29 de outubro de 2014

LUTO

"Está aí uma coisa que nunca saberei nem compreenderei - do que os humanos são capazes"
A morte, em A Menina que Roubava Livros 





Quando vejo a palavra LUTO, penso no meu tio, que se foi ano passado. Quando ouço a palavra LUTO, lembro da minha querida amiga perdendo o pai antes de ela se formar. Penso em uma outra amada amiga que perdeu o pai ainda criança. Quando leio a palavra LUTO, penso no meu amigo perdendo a avó para o câncer. Penso na minha avó, que não conheci.
════════════════════
• PEDIDO A
Liste todas as pessoas que, no trecho sobre luto, vêm à mente de quem escreve diante da palavra LUTO.

(Perguntas sobre cenas em imagens)
════════════════════
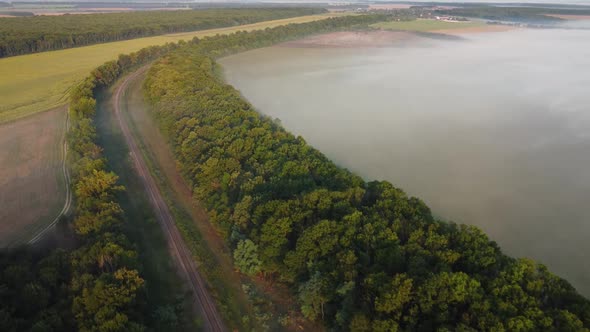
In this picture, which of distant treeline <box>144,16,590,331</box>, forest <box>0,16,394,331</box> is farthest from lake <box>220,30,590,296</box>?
forest <box>0,16,394,331</box>

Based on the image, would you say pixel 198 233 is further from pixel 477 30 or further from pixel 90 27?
pixel 477 30

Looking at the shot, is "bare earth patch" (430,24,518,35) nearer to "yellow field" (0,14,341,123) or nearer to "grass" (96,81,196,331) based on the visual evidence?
"yellow field" (0,14,341,123)

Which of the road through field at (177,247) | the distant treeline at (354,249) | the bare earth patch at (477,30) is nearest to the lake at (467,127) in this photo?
the distant treeline at (354,249)

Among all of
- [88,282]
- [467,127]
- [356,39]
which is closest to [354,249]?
[88,282]

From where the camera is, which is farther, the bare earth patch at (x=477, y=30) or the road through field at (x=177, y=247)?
the bare earth patch at (x=477, y=30)

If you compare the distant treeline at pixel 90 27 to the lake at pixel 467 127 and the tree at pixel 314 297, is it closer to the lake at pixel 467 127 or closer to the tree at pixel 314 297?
the lake at pixel 467 127

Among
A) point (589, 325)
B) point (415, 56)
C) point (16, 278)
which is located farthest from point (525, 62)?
point (16, 278)
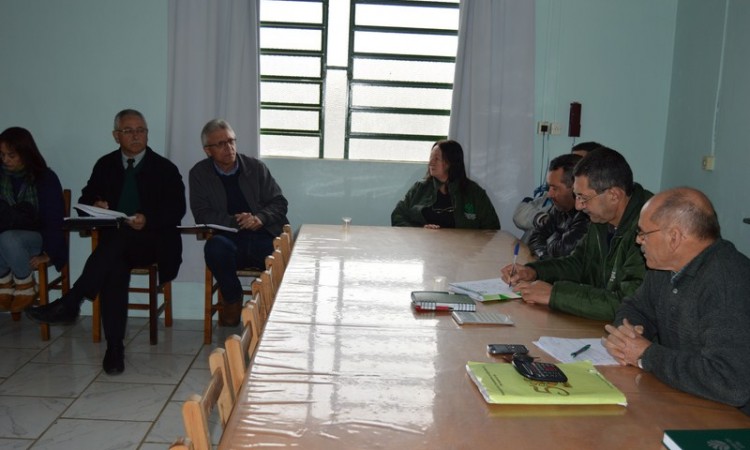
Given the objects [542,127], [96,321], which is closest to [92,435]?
[96,321]

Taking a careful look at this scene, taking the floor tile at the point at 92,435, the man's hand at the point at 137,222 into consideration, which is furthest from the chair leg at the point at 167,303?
the floor tile at the point at 92,435

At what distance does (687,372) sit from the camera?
166 centimetres

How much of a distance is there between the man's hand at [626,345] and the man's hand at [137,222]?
9.79 ft

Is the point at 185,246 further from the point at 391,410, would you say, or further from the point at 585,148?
the point at 391,410

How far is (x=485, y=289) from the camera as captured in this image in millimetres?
2594

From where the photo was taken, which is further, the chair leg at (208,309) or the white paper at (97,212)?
the chair leg at (208,309)

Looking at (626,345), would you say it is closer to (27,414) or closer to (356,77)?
(27,414)

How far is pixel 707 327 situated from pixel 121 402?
105 inches

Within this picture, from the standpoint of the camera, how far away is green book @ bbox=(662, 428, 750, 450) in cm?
132

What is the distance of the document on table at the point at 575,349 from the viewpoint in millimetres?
1868

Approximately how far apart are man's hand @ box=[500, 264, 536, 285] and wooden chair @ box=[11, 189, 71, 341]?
2.77 m

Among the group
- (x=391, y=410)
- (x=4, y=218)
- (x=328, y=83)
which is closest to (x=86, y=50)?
(x=4, y=218)

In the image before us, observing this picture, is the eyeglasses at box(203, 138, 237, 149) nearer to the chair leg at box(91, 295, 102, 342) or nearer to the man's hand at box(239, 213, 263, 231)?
the man's hand at box(239, 213, 263, 231)

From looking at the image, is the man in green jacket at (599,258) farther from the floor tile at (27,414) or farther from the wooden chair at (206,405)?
the floor tile at (27,414)
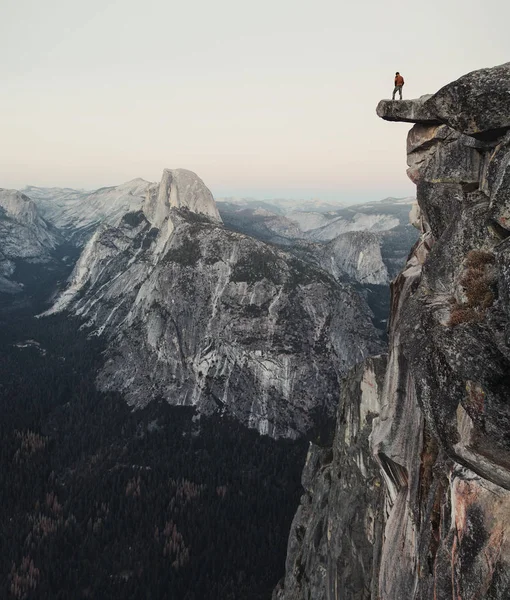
════════════════════
• PEDIDO B
Reescreva tudo nos registros, desde o início até a linha que contém "166 centimetres", inclusive, substituindo "camera" por "viewer" e deixando o restante inalterado. Não inclua as imagens na resposta.

• RESPOSTA A
- o tio, que se foi no ano passado
- a querida amiga que perdeu o pai antes de se formar
- outra amada amiga que perdeu o pai ainda criança
- o amigo que perdeu a avó para o câncer
- a avó, que quem escreve não conheceu

• RESPOSTA B
In this picture, which of distant treeline <box>144,16,590,331</box>, forest <box>0,16,394,331</box> is farthest from lake <box>220,30,590,296</box>?
forest <box>0,16,394,331</box>

Based on the image, would you say pixel 198 233 is further from pixel 477 30 or further from pixel 90 27?
pixel 477 30

Looking at the shot, is "bare earth patch" (430,24,518,35) nearer to "yellow field" (0,14,341,123) or nearer to "grass" (96,81,196,331) based on the visual evidence?
"yellow field" (0,14,341,123)

Which of the road through field at (177,247) | the distant treeline at (354,249) | the bare earth patch at (477,30) is nearest to the lake at (467,127) in this photo?
the distant treeline at (354,249)

Among all of
- [88,282]
- [467,127]
- [356,39]
which is closest to [354,249]?
[88,282]

From where the viewer is, which is farther, the bare earth patch at (x=477, y=30) or the road through field at (x=177, y=247)?
the bare earth patch at (x=477, y=30)

If you compare the distant treeline at pixel 90 27 to the lake at pixel 467 127 and the tree at pixel 314 297, is it closer to the lake at pixel 467 127 or closer to the tree at pixel 314 297?
the lake at pixel 467 127

Among
A) point (589, 325)
B) point (415, 56)
C) point (16, 278)
which is located farthest from point (525, 62)?
point (16, 278)
Given the objects [542,127], [96,321], which is closest to [92,435]?
[96,321]

Taking a careful look at this scene, taking the floor tile at the point at 92,435, the man's hand at the point at 137,222 into consideration, which is furthest from the chair leg at the point at 167,303?
the floor tile at the point at 92,435

At what distance does (687,372) sit from the viewer?
166 centimetres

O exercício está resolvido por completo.